DATA SECTION:
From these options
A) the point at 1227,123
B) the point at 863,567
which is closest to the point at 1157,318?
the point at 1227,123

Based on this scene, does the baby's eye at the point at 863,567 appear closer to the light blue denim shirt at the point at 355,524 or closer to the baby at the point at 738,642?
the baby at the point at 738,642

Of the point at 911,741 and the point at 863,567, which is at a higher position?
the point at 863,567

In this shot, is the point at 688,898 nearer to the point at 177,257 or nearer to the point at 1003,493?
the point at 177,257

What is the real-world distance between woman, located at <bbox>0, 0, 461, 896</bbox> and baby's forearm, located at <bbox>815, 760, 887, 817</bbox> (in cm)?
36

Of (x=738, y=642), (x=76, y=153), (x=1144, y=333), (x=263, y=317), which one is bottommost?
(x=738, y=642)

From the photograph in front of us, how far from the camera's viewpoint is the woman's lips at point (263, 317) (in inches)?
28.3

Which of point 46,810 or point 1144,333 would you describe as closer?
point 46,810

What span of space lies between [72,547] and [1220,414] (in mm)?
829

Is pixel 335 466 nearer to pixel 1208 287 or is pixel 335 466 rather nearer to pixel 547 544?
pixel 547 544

WHAT YOU WILL DO:
Edit the items above by replacing each "closer" with "nearer" and leaving every other word unchanged.

EXERCISE RESULT:
From these options
A) the point at 1227,123
B) the point at 863,567
which is closest to the point at 1157,318?
the point at 1227,123

Based on this scene, does the baby's eye at the point at 863,567 appear nearer to the light blue denim shirt at the point at 355,524 or nearer to the baby at the point at 738,642?
the baby at the point at 738,642

Of the point at 911,741 and the point at 863,567, which is at a higher position?
the point at 863,567

In this shot, is the point at 688,898 nearer to the point at 177,257 or nearer to the point at 1003,493?
the point at 177,257

What is the real-world distance between woman, located at <bbox>0, 0, 461, 896</bbox> and baby's forearm, located at <bbox>815, 760, 887, 817</bbox> (in cm)?
36

Of (x=738, y=642), (x=76, y=153), (x=1144, y=333), (x=263, y=317), which one is bottommost?
(x=738, y=642)

From the photograph in front of us, how far from the camera's viewpoint is the woman's lips at point (263, 317) (in inches)?
28.3

Which of point 46,810 or point 1144,333 would you describe as nearer?
point 46,810

What span of space lies between [72,547] and [1220,414] (in mm)?
829

Is pixel 335 466 nearer to pixel 1208 287 or is pixel 335 466 rather nearer to pixel 547 544?
pixel 547 544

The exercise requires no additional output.